- TASK REQUIREMENTS:
Your answer is the lines below, exactly, from the one that contains "Honeywell Mu/Mc-tpix52 Pulse" through the one that contains "Stół warsztatowy do", both included.

== TASK DATA

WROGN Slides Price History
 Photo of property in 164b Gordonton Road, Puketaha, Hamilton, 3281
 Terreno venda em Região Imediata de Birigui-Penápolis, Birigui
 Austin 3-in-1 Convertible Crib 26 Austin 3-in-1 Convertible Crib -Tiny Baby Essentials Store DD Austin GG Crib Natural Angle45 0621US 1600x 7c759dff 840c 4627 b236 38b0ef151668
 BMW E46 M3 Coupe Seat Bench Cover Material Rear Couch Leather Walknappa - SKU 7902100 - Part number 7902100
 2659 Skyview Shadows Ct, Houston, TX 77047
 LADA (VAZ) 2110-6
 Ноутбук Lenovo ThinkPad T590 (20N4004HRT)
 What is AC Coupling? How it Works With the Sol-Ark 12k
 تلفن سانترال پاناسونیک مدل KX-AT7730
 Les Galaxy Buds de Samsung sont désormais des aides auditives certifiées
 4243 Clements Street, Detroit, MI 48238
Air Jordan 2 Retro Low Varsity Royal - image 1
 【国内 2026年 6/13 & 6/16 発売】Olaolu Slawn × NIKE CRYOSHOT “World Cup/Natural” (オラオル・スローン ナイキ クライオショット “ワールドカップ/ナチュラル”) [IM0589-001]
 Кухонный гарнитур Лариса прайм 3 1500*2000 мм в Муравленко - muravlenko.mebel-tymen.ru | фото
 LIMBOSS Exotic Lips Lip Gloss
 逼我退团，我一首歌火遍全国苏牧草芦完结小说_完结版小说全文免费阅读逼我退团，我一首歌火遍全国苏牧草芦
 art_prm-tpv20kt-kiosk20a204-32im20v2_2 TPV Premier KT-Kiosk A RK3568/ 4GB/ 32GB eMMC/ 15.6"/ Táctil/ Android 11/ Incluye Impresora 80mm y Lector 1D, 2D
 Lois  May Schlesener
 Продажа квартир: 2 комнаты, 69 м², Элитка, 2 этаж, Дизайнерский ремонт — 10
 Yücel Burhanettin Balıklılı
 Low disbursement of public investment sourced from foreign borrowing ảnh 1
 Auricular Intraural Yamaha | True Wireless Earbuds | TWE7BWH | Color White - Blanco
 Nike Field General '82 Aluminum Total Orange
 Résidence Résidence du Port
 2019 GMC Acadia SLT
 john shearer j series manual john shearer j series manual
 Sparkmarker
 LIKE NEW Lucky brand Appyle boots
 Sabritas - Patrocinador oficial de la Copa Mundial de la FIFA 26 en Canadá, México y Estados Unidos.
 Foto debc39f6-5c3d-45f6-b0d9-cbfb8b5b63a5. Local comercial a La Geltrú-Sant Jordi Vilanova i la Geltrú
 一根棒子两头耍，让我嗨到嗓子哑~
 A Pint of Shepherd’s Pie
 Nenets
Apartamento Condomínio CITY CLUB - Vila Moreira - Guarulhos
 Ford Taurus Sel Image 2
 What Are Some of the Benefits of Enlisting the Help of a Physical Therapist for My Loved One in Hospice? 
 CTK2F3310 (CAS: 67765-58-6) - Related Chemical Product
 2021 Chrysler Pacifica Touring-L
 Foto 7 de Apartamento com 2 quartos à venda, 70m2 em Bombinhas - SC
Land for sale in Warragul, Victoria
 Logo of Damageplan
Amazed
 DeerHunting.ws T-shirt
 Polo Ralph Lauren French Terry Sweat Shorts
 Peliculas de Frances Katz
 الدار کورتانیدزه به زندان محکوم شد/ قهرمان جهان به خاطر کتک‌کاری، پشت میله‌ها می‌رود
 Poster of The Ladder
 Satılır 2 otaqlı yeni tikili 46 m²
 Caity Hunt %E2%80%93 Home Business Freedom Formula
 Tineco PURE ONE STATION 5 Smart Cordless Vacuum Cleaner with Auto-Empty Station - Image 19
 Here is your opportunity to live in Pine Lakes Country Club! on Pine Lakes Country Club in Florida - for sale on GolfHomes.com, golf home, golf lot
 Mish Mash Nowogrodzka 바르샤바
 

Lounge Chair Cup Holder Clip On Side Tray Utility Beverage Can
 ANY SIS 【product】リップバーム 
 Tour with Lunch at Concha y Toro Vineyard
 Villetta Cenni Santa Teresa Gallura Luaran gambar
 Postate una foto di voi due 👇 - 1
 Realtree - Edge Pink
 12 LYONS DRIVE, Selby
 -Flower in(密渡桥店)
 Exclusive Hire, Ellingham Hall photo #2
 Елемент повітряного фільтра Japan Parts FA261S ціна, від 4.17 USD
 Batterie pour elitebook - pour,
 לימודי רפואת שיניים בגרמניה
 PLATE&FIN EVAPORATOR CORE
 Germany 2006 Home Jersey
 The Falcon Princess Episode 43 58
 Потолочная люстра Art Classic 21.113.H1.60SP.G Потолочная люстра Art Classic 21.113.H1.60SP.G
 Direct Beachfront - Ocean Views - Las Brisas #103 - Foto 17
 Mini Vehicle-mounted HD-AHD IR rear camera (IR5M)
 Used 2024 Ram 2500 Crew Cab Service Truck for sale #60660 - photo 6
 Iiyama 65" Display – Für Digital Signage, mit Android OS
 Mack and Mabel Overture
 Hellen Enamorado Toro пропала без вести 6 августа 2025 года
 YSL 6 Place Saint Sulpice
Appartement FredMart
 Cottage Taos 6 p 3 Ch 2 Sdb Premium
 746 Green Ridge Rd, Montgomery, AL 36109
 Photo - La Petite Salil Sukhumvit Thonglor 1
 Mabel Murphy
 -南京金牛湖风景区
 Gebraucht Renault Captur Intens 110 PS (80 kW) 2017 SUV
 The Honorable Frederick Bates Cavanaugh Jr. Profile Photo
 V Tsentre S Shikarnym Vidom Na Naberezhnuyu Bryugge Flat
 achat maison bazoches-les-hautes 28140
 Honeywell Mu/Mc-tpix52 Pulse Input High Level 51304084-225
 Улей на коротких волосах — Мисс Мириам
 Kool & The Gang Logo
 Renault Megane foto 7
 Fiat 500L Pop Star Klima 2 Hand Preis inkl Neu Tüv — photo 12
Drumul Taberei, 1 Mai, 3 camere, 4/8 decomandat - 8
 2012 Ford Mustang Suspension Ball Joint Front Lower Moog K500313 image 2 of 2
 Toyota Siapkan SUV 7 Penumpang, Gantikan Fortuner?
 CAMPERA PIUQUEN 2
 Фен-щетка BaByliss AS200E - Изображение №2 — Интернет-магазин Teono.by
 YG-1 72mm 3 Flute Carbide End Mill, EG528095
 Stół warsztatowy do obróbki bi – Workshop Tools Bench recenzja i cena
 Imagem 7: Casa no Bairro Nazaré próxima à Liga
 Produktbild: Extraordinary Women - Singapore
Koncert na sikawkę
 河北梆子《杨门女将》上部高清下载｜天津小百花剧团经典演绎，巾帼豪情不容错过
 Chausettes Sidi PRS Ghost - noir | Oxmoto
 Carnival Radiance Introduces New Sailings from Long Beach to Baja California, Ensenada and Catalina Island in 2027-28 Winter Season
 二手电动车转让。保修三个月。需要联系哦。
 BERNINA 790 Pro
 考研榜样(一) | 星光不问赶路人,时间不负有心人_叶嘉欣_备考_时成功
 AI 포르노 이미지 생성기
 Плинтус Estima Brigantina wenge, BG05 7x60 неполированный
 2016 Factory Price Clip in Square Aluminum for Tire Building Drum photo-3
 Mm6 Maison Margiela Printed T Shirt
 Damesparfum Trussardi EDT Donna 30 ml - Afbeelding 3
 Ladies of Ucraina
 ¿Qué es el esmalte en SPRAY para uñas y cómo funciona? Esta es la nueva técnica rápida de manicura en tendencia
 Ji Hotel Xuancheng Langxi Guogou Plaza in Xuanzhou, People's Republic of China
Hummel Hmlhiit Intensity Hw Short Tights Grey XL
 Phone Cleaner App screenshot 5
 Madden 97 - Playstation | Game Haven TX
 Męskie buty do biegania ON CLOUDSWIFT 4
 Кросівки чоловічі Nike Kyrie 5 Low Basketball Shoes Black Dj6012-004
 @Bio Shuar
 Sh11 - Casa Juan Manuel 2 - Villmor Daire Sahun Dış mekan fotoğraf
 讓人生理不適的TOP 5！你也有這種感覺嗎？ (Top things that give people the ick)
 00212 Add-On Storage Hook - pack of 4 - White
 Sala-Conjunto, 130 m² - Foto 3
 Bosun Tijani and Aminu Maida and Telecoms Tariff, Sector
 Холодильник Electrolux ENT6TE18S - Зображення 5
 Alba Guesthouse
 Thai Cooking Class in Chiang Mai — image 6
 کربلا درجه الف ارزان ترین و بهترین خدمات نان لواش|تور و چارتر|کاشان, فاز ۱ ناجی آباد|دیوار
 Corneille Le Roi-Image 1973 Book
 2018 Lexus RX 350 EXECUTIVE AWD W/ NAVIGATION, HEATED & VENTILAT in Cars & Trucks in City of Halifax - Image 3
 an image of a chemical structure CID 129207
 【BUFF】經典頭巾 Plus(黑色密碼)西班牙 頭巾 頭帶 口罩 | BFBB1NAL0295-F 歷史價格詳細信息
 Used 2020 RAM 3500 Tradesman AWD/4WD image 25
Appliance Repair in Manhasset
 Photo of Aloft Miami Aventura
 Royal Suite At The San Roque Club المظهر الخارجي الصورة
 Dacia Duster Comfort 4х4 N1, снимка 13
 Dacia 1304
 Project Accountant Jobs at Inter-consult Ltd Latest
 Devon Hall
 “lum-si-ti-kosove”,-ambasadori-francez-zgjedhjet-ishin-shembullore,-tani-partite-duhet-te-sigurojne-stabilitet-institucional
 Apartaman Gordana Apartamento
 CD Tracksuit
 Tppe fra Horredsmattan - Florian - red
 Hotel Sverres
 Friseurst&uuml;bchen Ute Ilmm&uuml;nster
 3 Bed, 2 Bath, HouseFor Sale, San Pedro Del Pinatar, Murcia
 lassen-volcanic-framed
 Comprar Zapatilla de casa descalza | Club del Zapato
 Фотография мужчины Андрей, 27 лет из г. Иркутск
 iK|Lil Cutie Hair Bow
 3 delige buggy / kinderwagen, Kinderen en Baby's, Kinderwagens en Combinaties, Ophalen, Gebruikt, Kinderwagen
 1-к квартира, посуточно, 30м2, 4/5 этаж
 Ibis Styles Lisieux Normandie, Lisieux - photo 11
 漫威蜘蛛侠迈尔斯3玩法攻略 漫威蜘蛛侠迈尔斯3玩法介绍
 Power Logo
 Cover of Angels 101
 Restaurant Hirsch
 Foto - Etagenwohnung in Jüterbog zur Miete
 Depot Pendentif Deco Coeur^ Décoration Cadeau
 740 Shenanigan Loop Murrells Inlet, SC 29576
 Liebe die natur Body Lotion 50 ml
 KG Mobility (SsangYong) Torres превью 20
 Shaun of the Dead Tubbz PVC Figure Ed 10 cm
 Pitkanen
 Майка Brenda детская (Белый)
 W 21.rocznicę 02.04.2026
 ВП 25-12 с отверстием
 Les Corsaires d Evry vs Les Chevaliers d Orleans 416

====

- OUTPUT FOR THIS TASK:
 Honeywell Mu/Mc-tpix52 Pulse Input High Level 51304084-225
 Улей на коротких волосах — Мисс Мириам
 Kool & The Gang Logo
 Renault Megane foto 7
 Fiat 500L Pop Star Klima 2 Hand Preis inkl Neu Tüv — photo 12
Drumul Taberei, 1 Mai, 3 camere, 4/8 decomandat - 8
 2012 Ford Mustang Suspension Ball Joint Front Lower Moog K500313 image 2 of 2
 Toyota Siapkan SUV 7 Penumpang, Gantikan Fortuner?
 CAMPERA PIUQUEN 2
 Фен-щетка BaByliss AS200E - Изображение №2 — Интернет-магазин Teono.by
 YG-1 72mm 3 Flute Carbide End Mill, EG528095
 Stół warsztatowy do obróbki bi – Workshop Tools Bench recenzja i cena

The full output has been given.